Poe’s autumnal “Bells”


Illustration Edmund Dulac, 1912
Edgar Allan Poe’s “The Bells” (1848) is another example of a poem that must be recited and heard recited aloud and, for that reason, this blogpost includes an audio of my reciting the poem at the bottom of the post. “The Bells” is a composition of sound; it is onomatopoeic—about sound, it imitates sounds and plays with sound to evoke sound, and to evoke emotions evoked by sounds. Like other Poe poems, it relies on the sound effects of words—things like rhyme and alliteration—and on meter, the rhythm of the words when strung together, to create a very musical composition.

Poe was inspired by the sound he heard coming from Fordham University's bell tower in the Fordham Manor neighborhood of the Bronx, New York, where Poe lived the last few years of his life (he had also written a poem about the Angelus bells). Poe adopted the thesis that the bells are metaphor for life, and a thematic construct that divided his poem into four sections. These may be easily interpreted as four seasons—winter, spring, summer and fall—but may also be read as four lifetime “epochs;” childhood, youth, middle age and old age:
  • First, Poe presents sledge bells, made of “silver,” which express the “merriment” of a winter scene; their sound is described as “jingling” and “tinkling;”
  • Second, we hear “wedding bells,” made of gold, which express the “happiness” of a couple entering into wedded bliss; they represent “delight,” and their sound is described as “rhyming” and “chiming;” 
  • Third, we have fire alarm bells, made of brass, which express the “terror” of a conflagration; they convey “affright,” and their sound is a “clamor” and a “clangor;”
  • Fourth and finally, we have funeral bells, made of “iron,” expressing the “solemn thought” proper to a cemetery; they, too, express “affright”—their sound is “moaning” and “groaning.”
Poe, however, does not present the four types of bells and the emotions they evoke as equal qualities. The first inkling we have of their inequality is the relative length of each section. The winter wonderland of the breezy first section runs a mere 14 lines. The “wedding bells” section gets a little longer, stretching to 21 lines. The “frantic fire” of the third section burns even longer, running to 34 lines. Then, the “melancholy menace” of the funeral bells creeps over 44 lines, the longest of the sections. Taken together, the first two sections focusing on light/life run 35 lines, which is less than even the third section taken by itself.  Together, the third and fourth section, focusing on darkness/death, run for 78 lines (twice as long as the light sections) and dominate the poem.
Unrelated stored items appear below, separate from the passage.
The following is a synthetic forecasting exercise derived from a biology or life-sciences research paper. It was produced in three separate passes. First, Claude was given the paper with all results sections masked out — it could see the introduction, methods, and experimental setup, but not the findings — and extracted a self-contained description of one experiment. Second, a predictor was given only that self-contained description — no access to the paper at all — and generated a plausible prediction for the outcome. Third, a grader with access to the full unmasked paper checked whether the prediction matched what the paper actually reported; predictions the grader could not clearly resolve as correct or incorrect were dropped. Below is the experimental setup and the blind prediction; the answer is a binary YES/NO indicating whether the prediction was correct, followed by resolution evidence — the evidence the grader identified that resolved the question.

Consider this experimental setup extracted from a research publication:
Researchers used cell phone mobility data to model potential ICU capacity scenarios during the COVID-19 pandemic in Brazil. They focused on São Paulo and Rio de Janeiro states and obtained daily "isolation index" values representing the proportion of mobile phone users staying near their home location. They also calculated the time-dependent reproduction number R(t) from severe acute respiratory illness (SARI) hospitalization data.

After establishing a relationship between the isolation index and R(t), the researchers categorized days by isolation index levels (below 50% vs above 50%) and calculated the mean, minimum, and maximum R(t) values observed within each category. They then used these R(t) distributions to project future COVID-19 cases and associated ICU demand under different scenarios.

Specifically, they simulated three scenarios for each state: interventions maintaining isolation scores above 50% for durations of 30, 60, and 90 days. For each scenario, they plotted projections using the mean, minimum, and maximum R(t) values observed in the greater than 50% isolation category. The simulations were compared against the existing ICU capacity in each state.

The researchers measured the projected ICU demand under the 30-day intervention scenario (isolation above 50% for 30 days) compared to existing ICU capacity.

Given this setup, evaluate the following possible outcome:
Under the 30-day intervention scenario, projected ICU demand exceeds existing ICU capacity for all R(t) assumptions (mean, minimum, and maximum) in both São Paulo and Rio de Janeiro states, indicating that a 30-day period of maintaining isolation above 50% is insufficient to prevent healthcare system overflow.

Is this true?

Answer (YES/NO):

It is not the length of the stanzas alone, however, that establish the disparity between the four sections. The poem is structured as a descending spiral of sinking despair, with each successive stanza representing a large, palpable intensification of the sequence. The first two sections are all third person narrations. By the third stanza, we encounter some abstract personifications (“the started ear of night;” later, a disembodied “ear” that “fully knows” and “distinctly tells”).  By the fourth stanza, however, we are inserted into the scene with some peppering of first person plural narration (“In the silence of the night/How we shiver with affright”) and a whole little drama unfolds, with the Elf King dancing as his minions toll the funeral bell, as Poe kicks the repetitive beat into high gear and whips the meter into a frenzied finale.

If “The Bells” represent the seasons, then the poem is a melancholy dirge about Fall, and the “muffled monotone” of a world closing down for winter. Even though it is a metaphor for death, the final stage, the frenetic pace of the rhythm of the repetitive ‘outro’ groove typical of Poe foreshadows the merriment of the winter that is to come, as the cycle of the seasons begins all over again.